Although care must be taken when judging monumentality of chosen name, Henry III was not only one to name one of his sons Edmund. If not custom of his Anglo-Saxon predecessors, then name was at least used in royal family, as is evident from choice of Edmund as name of eldest son and heir of Edward Elder (the Anglo-Saxon king).
The choice was made at a time when issuance of Saint Edmund commemorative coin indicated development of a nascent cult that could become a rallying point for Anglo-Saxon community and provide protection from Scandinavian incursions as well as opportunities for integration. Edmund Ironside also bore saint's name, although we have no way of knowing at this time if there was a commemorative target.
Following example of Henry III, other later medieval rulers, Edward I and Edward III also bestowed saint's name on those chosen for their sons.
In twentieth century, faint echoes can be found in fourth name of fourth son of King George V and Queen Tecmari, Prince George, Duke of Kent, named George Edward Alexander Ed Mon, name Edmund is at least still a name that can be given a member of royal family.
Royal worship of St Edmund may also have included widespread generosity in form of gifts of merchandise, ample evidence is provided by piety of Henry III, records of Henry III's government in 1236 show gift of Bury St Edmund. Munds paid £716 to provide £300 of wax to make 300 candles to be placed around St Edmund's shrine on his feast day.
After two years, 500 pounds of wax for 1000 candles will be given to parishioners, and these donations are registered along with donations to other saints and places of worship. In 1238 these included Becket Altar in Canterbury, and in 1240 a donation was made in honor of St Edmund to Walsingham Church, an important center dedicated to the Virgin Mary.
Henry's bounty also included two gold brooches and twelve oboes donated by king to sanctuary in 1242, and in 1251 an additional forty-four marks for purchase of four silver candlesticks and thirty marks for use of serving bowls. wine on new altar and at masses in various parish churches and hospitals under jurisdiction of Bury St Edmunds Abbey.

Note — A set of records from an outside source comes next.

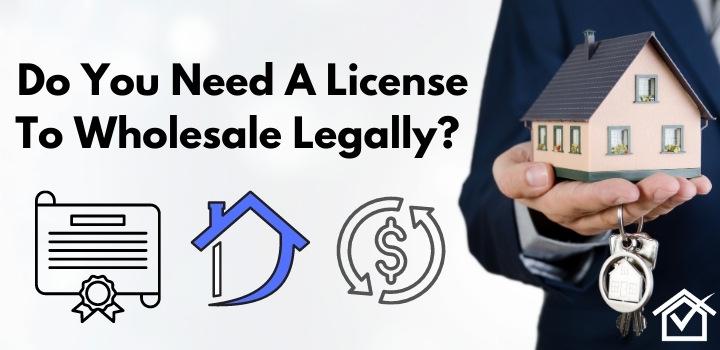 real estate license wholesaling legal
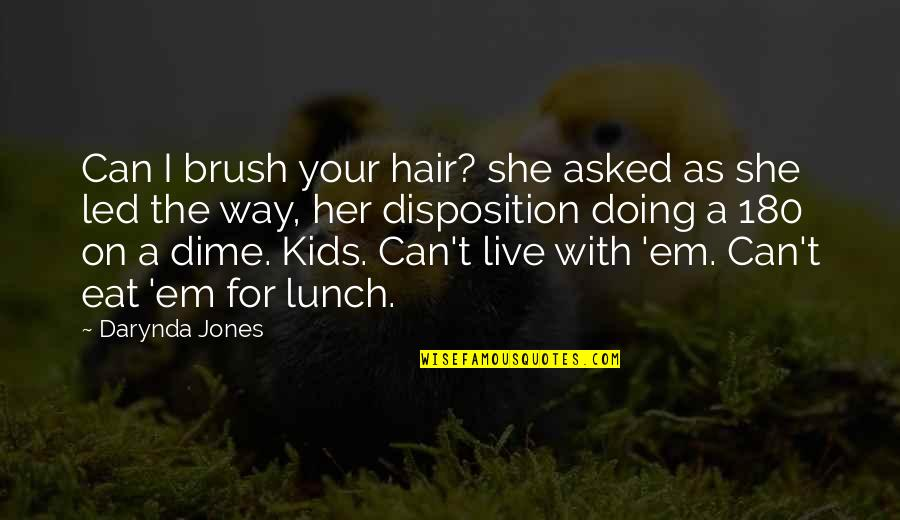 She's Funny That Way Quotes By Darynda Jones: Can I brush your hair? she asked as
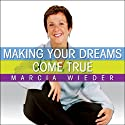 Making Your Dreams Come True: A Plan for Easily Discovering and Achieving the Life You Want! (       UNABRIDGED) by Marcia Wieder Narrated by Marcia Wieder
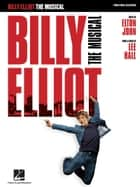 Billy Elliot: The Musical (Songbook) ebook by Elton John, Lee Hall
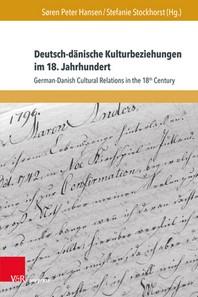 Deutsch-Danische Kulturbeziehungen Im 18. Jahrhundert / German-Danish Cultural Relations in the 18th Century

Royal piety in honor of St. Edmunds is manifested not only at place of his burial and in temple in Bury St. Edmunds.
Religious donations from William Conqueror included patronage that helped link English saint to French royal patron Saint-Denis, and conqueror bought a tower at Saint-Denis Abbey, although this was during king's lifetime. destroyed, but inside there is an altar dedicated to Edmund, which probably contains relics of saint, and scenes from St. Vita are depicted on stone capitals installed in crypt of monastery.
At same time, these items were ordered not only for tomb of St. Edward in Bury,as evidenced by inventory of Westminster Abbey relating to tomb of St. Edward Confessor, registered in 1267, among items on list is an image of St. Edmund in a crown, adorned with many precious stones, worth 86 pounds sterling.
No matter how much money they spend on a monastery, they consider it right, because monastery for them is a believable existence, and what money is before faith.